Goals -
- 1) Write out everything in the Phabricator ticket from "Within the concept" down to "object structure below)", keeping every word as it stands.
- 2) Answer these questions about the Phabricator ticket:
(a) How many estimated story points does it list?
(b) How often does AQS update its data, according to it?
(c) What should be returned for a page that is in none of the given categories?
- 3) Please carry on the Phabricator ticket from its last line.

Excerpt provided -
^^^^^^^^
Page MenuHomePhabricator

[SPIKE?] Attribution API MVP: Determine how to add 'top' trending signal to the attribution trust_and_relevance object
Closed, ResolvedPublic5 Estimated Story Points

Description

Description

The concept of whether or not content is ‘trending’ is increasingly common on Search and AI reuse scenarios. Increases in activity relative to other pages often correlate with current events. For that reason, this signal is useful to communicate the timely relevance of articles and to highlight Wikipedia as a source of both popular and up-to-date information.

Within the concept of trending, there are also two flavors: The notion of the top articles within WIkimedia as a whole, as well as highlighting when pages are trending relative to their baseline performance. For the scope of this ticket, we will focus on the first element, which will provide context about whether or not the given article is in the 'top' category for editing, reading, or both.

Conditions of acceptance

  • Determine a path for implementing the 'top' signal, within a trust_and_relevance.trending object (see recommended object structure below)
  • Pages should be tagged with:
    • top_read: true --> Returned if the requested page is in the top read category for the project
    • top_edited: true --> Returned if the requested page is in the top edited category for the project
    • top_read_and_edited: true --> Returned if the requested page is in both the top read and top edited categories for the project
  • Return false if the pages is not in any of the given categories
  • Determine how to best cache/store this information so that it is not pulled on every request
    • AQS updates data every 24 hours (confirm this with DPE), meaning the 'top' indicators will not change more frequently than that
    • Calculate top for a per-day window (eg: Top read yesterday)
^^^^^^^^
Spatial question entries -
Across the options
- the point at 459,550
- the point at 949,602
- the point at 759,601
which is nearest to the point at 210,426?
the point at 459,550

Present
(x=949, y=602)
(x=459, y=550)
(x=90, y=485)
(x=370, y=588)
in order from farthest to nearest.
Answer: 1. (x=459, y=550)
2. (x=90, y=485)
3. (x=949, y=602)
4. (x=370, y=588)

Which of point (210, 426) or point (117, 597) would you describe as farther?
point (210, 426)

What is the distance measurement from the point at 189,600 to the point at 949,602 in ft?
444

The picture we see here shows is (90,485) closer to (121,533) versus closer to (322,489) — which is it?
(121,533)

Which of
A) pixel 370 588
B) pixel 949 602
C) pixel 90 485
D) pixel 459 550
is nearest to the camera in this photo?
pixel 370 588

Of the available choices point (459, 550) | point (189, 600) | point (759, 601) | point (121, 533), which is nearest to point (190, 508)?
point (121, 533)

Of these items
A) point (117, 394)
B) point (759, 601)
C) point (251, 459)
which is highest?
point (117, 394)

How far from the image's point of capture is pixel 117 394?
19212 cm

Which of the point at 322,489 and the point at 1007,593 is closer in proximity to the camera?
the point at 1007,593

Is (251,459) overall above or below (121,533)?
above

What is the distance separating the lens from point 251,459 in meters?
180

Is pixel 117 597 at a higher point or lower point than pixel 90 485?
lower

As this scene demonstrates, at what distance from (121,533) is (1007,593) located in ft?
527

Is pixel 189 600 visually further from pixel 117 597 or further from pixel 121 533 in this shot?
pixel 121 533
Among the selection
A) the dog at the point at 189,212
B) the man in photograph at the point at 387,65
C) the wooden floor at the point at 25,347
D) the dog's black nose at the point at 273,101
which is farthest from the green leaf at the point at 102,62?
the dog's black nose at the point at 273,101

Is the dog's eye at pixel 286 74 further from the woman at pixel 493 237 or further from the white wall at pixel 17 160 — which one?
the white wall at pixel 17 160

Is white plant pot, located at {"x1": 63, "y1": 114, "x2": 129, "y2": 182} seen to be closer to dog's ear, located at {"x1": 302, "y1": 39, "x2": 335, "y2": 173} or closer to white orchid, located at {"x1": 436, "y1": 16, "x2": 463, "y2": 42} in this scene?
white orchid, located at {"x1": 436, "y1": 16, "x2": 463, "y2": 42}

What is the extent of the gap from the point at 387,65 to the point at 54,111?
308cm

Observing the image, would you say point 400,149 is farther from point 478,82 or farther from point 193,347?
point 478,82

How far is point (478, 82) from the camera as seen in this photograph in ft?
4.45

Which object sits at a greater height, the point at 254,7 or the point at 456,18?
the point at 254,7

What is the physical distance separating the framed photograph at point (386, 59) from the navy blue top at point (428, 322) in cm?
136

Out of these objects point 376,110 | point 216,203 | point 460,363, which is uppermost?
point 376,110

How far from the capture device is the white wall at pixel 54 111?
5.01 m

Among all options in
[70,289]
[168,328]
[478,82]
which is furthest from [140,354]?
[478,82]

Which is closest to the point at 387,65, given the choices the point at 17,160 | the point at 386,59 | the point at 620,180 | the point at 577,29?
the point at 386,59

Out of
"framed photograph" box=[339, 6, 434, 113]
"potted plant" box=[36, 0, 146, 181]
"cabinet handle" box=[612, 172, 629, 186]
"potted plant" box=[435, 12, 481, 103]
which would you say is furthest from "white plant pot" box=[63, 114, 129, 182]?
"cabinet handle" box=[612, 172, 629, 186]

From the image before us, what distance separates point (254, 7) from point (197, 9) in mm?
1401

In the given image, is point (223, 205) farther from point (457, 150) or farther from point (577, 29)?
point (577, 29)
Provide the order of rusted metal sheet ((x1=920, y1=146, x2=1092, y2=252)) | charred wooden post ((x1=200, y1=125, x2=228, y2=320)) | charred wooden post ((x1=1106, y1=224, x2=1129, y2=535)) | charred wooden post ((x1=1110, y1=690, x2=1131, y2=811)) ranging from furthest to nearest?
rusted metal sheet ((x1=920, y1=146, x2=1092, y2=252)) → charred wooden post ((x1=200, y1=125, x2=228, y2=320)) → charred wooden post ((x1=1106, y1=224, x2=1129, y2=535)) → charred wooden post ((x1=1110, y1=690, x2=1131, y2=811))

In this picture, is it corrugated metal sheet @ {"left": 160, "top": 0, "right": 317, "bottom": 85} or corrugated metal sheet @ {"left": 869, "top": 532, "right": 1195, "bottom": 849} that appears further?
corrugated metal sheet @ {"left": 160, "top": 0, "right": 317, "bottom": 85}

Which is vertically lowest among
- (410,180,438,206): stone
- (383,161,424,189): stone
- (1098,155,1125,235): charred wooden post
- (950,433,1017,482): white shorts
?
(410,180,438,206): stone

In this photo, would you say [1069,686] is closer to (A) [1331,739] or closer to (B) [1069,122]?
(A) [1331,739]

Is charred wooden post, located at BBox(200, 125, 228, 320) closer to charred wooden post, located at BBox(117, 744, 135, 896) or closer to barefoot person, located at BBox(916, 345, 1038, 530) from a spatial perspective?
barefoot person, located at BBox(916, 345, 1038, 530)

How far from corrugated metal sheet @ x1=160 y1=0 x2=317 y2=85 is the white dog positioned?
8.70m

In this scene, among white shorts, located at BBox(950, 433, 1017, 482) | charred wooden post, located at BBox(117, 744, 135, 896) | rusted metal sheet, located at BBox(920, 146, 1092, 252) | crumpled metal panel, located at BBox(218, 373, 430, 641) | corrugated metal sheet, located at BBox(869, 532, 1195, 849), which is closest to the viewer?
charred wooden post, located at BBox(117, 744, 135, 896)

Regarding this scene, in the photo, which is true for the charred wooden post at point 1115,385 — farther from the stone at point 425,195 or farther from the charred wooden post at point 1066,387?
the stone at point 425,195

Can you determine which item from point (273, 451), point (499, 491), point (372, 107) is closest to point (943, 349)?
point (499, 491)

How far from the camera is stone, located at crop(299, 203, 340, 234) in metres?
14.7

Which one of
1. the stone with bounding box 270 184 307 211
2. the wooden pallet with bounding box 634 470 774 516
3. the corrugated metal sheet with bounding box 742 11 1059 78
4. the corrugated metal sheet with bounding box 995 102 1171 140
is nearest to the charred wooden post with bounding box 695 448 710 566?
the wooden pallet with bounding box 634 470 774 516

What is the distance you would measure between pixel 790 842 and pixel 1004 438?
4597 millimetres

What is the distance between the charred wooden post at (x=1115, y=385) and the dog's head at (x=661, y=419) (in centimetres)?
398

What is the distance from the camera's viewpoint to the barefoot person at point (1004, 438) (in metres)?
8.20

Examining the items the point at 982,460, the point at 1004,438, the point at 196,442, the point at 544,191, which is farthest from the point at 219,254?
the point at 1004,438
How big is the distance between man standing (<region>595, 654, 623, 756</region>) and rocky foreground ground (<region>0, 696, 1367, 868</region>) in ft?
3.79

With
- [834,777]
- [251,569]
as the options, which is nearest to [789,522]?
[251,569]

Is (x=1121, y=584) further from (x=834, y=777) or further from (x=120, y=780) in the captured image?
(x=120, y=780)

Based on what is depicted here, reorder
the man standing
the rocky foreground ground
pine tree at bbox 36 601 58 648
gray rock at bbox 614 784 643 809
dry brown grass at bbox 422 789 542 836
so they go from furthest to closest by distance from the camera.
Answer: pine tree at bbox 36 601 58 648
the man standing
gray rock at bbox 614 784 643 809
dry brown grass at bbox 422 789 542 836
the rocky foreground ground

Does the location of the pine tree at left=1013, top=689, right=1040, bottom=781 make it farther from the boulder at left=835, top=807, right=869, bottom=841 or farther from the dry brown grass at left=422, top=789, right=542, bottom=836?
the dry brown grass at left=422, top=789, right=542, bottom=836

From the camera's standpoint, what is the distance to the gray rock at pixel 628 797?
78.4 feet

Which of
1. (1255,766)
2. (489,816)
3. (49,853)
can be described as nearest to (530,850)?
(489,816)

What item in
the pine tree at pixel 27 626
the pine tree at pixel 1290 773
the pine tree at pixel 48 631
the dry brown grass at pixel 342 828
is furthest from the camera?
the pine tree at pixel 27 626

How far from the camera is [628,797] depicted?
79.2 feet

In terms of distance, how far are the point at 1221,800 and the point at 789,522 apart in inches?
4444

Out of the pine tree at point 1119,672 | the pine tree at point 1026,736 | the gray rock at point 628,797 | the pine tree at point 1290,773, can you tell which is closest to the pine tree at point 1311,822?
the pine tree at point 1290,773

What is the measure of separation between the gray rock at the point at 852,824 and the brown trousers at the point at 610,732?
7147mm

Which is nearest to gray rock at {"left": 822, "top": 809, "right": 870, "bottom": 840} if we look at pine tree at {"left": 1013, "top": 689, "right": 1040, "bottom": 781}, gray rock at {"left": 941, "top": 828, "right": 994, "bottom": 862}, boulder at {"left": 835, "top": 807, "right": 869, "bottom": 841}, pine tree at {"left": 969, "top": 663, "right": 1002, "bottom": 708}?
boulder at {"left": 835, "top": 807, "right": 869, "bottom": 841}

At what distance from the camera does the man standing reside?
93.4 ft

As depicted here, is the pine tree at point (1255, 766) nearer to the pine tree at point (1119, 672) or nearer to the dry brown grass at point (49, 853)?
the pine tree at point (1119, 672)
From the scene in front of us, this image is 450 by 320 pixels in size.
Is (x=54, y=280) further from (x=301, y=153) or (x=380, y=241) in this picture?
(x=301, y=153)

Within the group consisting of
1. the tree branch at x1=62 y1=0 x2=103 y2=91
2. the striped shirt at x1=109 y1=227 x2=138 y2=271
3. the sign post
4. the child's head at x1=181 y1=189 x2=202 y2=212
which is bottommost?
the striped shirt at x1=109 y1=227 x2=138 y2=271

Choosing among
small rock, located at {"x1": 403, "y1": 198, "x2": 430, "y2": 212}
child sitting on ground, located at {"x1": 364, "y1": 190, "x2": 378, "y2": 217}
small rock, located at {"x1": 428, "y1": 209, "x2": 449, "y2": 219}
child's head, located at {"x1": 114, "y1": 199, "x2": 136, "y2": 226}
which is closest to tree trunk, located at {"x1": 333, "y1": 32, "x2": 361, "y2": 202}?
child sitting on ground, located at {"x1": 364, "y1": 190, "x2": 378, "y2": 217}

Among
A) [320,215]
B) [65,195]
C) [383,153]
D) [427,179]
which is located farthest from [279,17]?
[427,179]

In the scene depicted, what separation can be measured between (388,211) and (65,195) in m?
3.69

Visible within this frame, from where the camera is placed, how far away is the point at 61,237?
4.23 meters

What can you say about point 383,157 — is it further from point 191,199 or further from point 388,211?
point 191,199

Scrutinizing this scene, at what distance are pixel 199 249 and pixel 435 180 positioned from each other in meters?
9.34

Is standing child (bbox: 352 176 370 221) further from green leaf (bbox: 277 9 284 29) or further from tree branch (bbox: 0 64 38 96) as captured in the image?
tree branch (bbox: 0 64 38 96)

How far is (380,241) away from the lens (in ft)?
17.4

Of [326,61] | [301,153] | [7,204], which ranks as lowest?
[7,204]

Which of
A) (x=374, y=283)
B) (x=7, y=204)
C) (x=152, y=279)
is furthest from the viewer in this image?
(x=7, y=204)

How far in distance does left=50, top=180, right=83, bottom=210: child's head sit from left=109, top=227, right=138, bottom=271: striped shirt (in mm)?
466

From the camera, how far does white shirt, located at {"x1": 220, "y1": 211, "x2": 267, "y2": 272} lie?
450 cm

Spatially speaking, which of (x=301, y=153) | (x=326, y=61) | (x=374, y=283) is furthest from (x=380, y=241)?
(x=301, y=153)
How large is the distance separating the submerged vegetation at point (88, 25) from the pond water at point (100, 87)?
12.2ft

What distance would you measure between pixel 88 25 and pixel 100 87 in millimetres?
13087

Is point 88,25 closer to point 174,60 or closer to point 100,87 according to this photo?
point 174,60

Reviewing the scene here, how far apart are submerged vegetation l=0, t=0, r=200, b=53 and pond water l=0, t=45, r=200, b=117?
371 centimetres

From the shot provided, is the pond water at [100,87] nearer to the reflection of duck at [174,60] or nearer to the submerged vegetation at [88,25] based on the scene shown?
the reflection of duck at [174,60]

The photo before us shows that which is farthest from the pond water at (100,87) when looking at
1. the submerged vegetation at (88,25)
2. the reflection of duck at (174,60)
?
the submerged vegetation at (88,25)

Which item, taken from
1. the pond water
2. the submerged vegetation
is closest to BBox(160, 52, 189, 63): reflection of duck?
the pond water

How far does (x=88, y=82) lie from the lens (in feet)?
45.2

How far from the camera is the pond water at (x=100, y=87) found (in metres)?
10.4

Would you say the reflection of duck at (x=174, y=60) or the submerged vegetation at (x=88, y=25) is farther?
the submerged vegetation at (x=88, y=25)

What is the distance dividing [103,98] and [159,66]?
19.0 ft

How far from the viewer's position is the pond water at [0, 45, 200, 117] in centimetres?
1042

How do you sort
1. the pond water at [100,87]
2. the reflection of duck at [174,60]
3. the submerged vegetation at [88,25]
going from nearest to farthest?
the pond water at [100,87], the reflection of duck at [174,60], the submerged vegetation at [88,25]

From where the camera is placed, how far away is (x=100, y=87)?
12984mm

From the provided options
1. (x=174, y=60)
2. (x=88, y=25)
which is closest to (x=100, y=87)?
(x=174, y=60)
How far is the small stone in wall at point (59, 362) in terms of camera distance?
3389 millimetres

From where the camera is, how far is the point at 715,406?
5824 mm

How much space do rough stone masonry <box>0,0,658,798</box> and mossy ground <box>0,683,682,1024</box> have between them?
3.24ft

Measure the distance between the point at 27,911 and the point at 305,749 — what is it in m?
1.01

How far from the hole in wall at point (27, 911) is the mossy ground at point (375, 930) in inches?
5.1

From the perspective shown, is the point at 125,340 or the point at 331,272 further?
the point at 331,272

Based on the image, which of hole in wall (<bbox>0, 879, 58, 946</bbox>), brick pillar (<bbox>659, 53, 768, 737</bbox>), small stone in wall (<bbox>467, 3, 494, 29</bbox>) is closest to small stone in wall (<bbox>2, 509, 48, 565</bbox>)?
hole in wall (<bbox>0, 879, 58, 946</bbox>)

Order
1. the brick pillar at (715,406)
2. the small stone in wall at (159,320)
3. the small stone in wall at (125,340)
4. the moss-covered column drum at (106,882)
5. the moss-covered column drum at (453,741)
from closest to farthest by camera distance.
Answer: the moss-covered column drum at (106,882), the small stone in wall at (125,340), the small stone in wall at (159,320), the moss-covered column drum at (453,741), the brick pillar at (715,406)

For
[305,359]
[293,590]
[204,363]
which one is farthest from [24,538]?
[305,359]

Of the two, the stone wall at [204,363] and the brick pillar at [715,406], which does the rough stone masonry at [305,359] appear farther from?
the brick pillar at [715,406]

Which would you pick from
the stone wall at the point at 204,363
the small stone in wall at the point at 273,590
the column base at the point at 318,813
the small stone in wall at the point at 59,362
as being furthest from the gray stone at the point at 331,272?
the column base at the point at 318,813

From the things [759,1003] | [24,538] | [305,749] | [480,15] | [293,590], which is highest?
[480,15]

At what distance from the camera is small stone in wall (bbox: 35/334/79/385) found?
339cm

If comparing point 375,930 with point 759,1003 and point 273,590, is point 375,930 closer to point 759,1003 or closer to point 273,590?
^^^^^^^^
Exercise answers -
- 1)
Within the concept of trending, there are also two flavors: The notion of the top articles within WIkimedia as a whole, as well as highlighting when pages are trending relative to their baseline performance. For the scope of this ticket, we will focus on the first element, which will provide context about whether or not the given article is in the 'top' category for editing, reading, or both.

Conditions of acceptance

  • Determine a path for implementing the 'top' signal, within a trust_and_relevance.trending object (see recommended object structure below)

- 2)
(a) 5
(b) Every 24 hours
(c) False

- 3)
  • Document recommended path to review with team

Implementation details

The notion of "Top" currently exists within the AQS Analytics API:

Potential tech approach:

  • Implement as a maintenance script on daily cron job & store within Attribution stash
  • Iterate through wiki projects

Suggested response payload (but open to whatever other structure/recommendations):

"trust_and_relevance": {
  "last_modified": "2026-02-22T15:39:51Z",
  "page_views": 470381,
  "contributor_counts": 0,
  "trending": {
    "top": {
        "read": boolean,
        "edited": boolean,
        "read_and_edited": boolean
    },
    "relative": {
        "read": boolean,
        "edited": boolean,
        "read_and_edited": boolean
     }
  }
},

Event Timeline

HCoplin-WMF renamed this task from [SPIKE?] Determine how to add 'top' trending signal to the attribution trust_and_relevance object to [SPIKE?] Attribution API MVP: Determine how to add 'top' trending signal to the attribution trust_and_relevance object.Feb 26 2026, 4:38 PM
HCoplin-WMF updated the task description. (Show Details)
HCoplin-WMF set the point value for this task to 5.
HCoplin-WMF raised the priority of this task from Medium to High.
HCoplin-WMF moved this task from Incoming (Needs Triage) to To Refine on the MW-Interfaces-Team board.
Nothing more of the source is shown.